アウディのスポーティ・バージョンであるRSシリーズに、A6アバントをベースとしたRS6アバントが登場した。アウディが「ビジネスクラス・モータリングの最高峰」と謳う実力はいかに?
ステーションワゴンの常識を覆す
アウディのモデルネームには(SUVのQ7とスペシャリティのTTを除いて)頭文字に「A」が使われており、A3、A4、A5…と数字が大きくなるにつれてアッパークラスになるという原則がある。そして頭文字が「S」になると、クアトロGmbH社によって大排気量化されたチューニングエンジンが搭載されたスペシャルモデルとなるが、この段階ではまだ自然吸気に留められてしまう。「S」の上には頭文字「RS」が存在し、これがターボ付きハイパワーエンジン搭載の最強モデルとなる。

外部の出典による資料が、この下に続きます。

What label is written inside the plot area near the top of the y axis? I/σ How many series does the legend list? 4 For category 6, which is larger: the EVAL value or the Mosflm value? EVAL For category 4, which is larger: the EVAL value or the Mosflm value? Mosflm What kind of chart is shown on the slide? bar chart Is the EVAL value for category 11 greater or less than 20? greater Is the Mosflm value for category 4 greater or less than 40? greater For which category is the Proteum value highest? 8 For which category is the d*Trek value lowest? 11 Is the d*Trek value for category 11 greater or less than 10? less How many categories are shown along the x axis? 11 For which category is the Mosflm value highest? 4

RS6アバントは、現行モデルとしてはRS4に続く2番目のRSモデルである。5リッターV10ツインターボ・ガソリンFSIエンジンが搭載されているが、このエンジンは、現行S6やS8に搭載されている5.2L仕様を基本としている。ボアは共通としながらショートストロークとすることで、排気量を少なくすると共に圧縮比も下げてターボ装着に対応している。各バンクに一つづつ装着されるターボチャージャーの過給圧は、最大0.7バール。フルチャージの状態で1時間あたり2200立方メーター(水に換算して2200t!)もの空気を圧縮してシリンダーに送り込んでいる。この他にもベースエンジンから継承した、低圧アルミダイキャストクランクケースなどによる軽量化や、安定した潤滑を生み出すドライサンプ式オイル供給システムなどの特徴も併せ持つことで、このツインターボエンジンの出力は426kWに達し、650Nmのトルクをわずか1500rpmから6250rpmまでの間で発生させるという。

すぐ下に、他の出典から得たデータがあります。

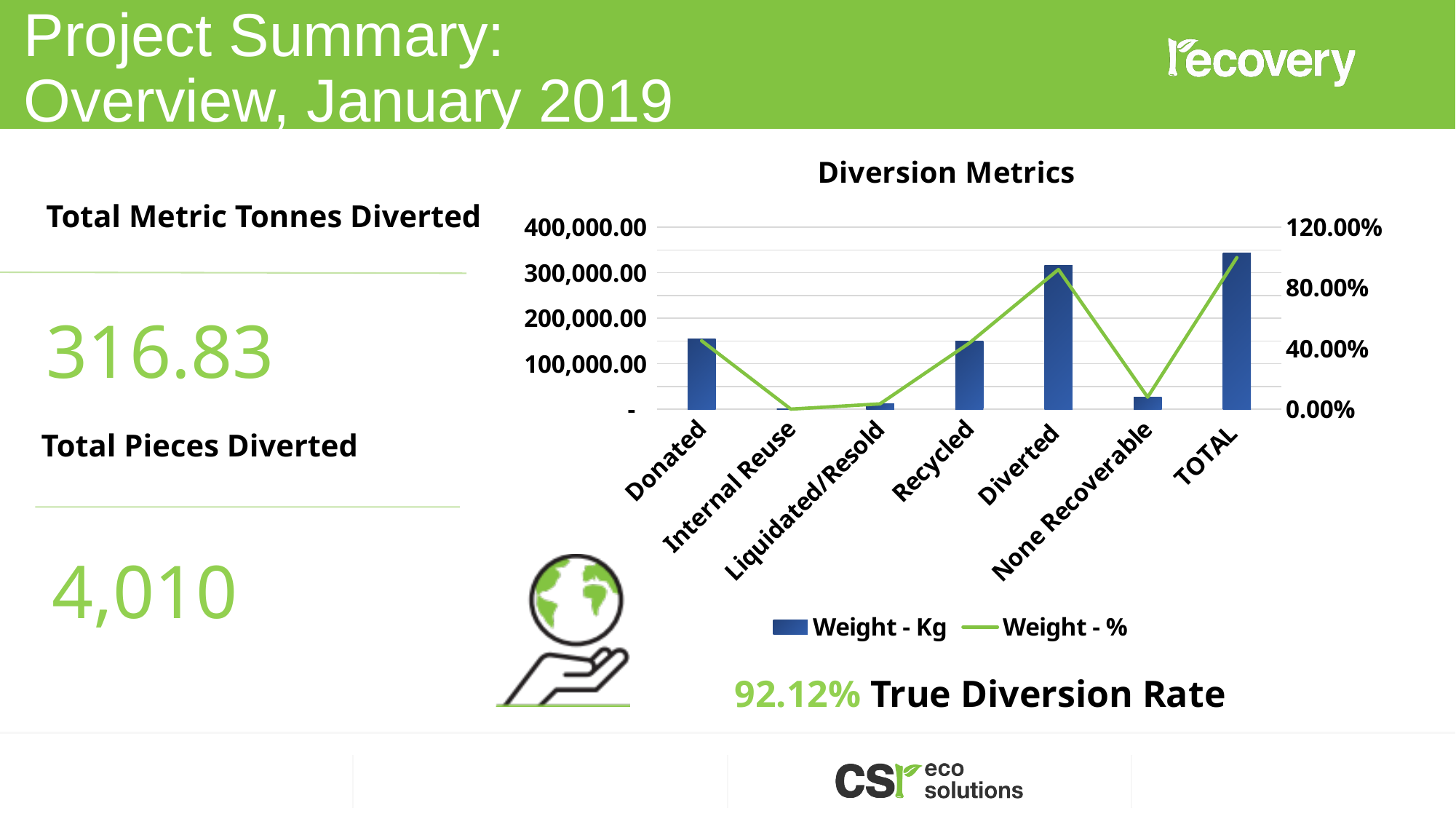
In the Diversion Metrics chart, is the Weight - % value for Diverted greater or less than 80.00%? greater In the Diversion Metrics chart, which has the larger Weight - Kg bar, Diverted or Recycled? Diverted Which category has the tallest Weight - Kg bar in the Diversion Metrics chart? TOTAL In the Diversion Metrics chart, is the Weight - % value for Donated greater or less than 80.00%? less Which category has the lowest Weight - Kg bar in the Diversion Metrics chart? Internal Reuse How many series does the legend of the Diversion Metrics chart list? 2 In the Diversion Metrics chart, is the Weight - Kg bar for None Recoverable greater or less than 100,000.00? less Which series in the Diversion Metrics chart is drawn as a green line? Weight - % What is the title of the chart on the slide? Diversion Metrics What kind of chart is the Diversion Metrics chart? A combined bar and line chart How many categories are shown on the x axis of the Diversion Metrics chart? 7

スペックだけでも驚くが、実際の走行性能も破格である。0-100km/h加速は4.6秒で、200km/hに達するのに14.9秒しか要しない。最高速度は250km/h(オプションで280km/h仕様も選べる)に達する。この性能は、現存するアウディの中ではもちろん、歴代モデルと比べてもトップクラス(加速性能は共に、R8と同じ数値)というのだから、RS6アバントは「大人しいキャラクター」に設定されることが常だった従来のステーションワゴンのステレオタイプをすべて飛び越えてしまったと言えるだろう。